An experimental drug disables deadly botulism toxin much better than current treatment does, researchers report. They also suggest that the drug could be mass-produced and stockpiled as a deterrent to the use of botulism toxin, or botulin, as a weapon.

Scientists in recent years have identified antibodies that people and animals make when exposed to botulin or a botulism vaccine. The researchers reporting the new finding fashioned their drug from three antibodies–two from mice and one from a person–that bind well to the toxin. None knocks it out alone, but two thwart it somewhat, and all three working in concert neutralize botulin, the researchers report in an upcoming Proceedings of the National Academy of Sciences.

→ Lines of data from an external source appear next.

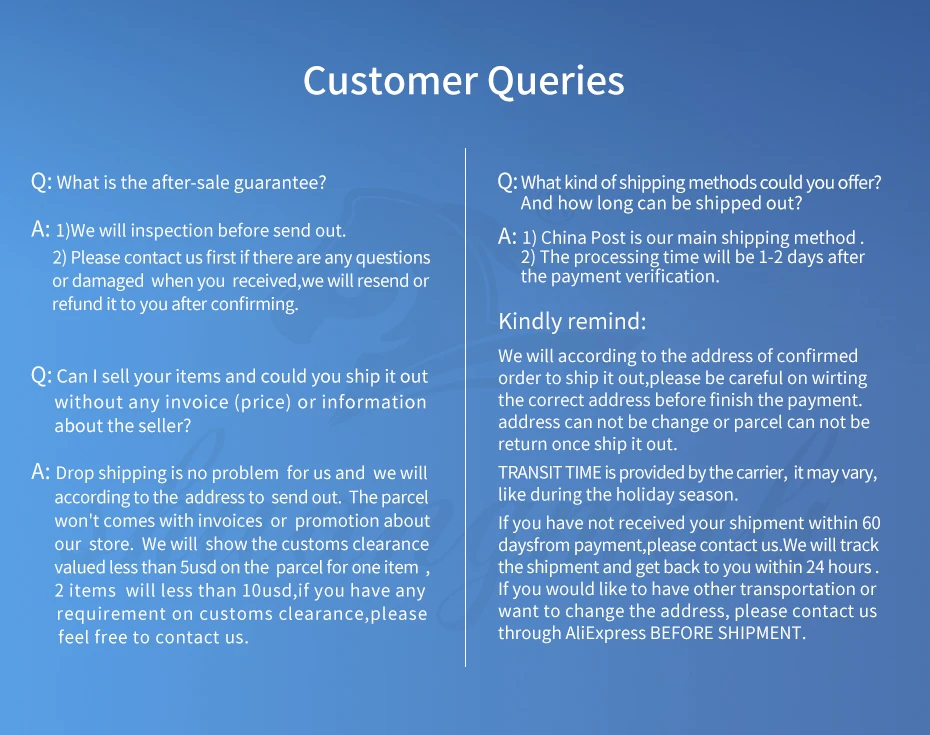 Customer Queries

Q: What is the after-sale guarantee?

A: 1)We will inspection before send out.
2) Please contact us first if there are any questions or damaged when you received,we will resend or refund it to you after confirming.

Q: Can I sell your items and could you ship it out without any invoice (price) or information about the seller?

A: Drop shipping is no problem for us and we will according to the address to send out. The parcel won't comes with invoices or promotion about our store. We will show the customs clearance valued less than 5usd on the parcel for one item , 2 items will less than 10usd,if you have any requirement on customs clearance,please feel free to contact us.

Q: What kind of shipping methods could you offer? And how long can be shipped out?

A: 1) China Post is our main shipping method .
2) The processing time will be 1-2 days after the payment verification.

Kindly remind:

We will according to the address of confirmed order to ship it out,please be careful on wirting the correct address before finish the payment. address can not be change or parcel can not be return once ship it out.

TRANSIT TIME is provided by the carrier, it may vary, like during the holiday season.

If you have not received your shipment within 60 daysfrom payment,please contact us.We will track the shipment and get back to you within 24 hours . If you would like to have other transportation or want to change the address, please contact us through AliExpress BEFORE SHIPMENT.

When injected into mice, the triple antidote protects the animals even when they’re exposed to amounts of the toxin far beyond those that are normally lethal.

The precise mechanism by which the antibodies disable botulin isn’t known, says report coauthor Leonard A. Smith, a molecular biologist at the U.S. Army Medical Research Institute of Infectious Diseases at Fort Detrick in Frederick, Md.

Smith and his colleagues used one of seven known types of botulin in their study. With their strategy, the scientists will probably succeed in making antidotes against all six other types, predicts Bal Ram Singh, a biochemist at the University of Massachusetts in Dartmouth. “It’s a good approach,” he says.

The Centers for Disease Control and Prevention in Atlanta lists botulism as one of the six most dangerous bioterrorism threats. By one estimate, a single gram of botulin dispersed evenly in a form that could be inhaled would kill 1 million people. Having a powerful antidote–once it’s been tested in volunteers–will make a difference, Singh says. “This will be a deterrent,” he notes.

Mass vaccination against botulism appears unlikely since cases are rare and the current vaccine is scarce. Each year, only about 100 people in the United States get botulism poisoning, usually from contaminated food. With treatment and hospitalization, almost all of them recover.

Doctors now treat patients with antibodies purified from the blood of people or horses vaccinated against botulism toxin, but the new drug is up to 90 times as potent. Smith and his colleagues are considering growing it in yeast or rice as a way to mass-produce the new drug inexpensively.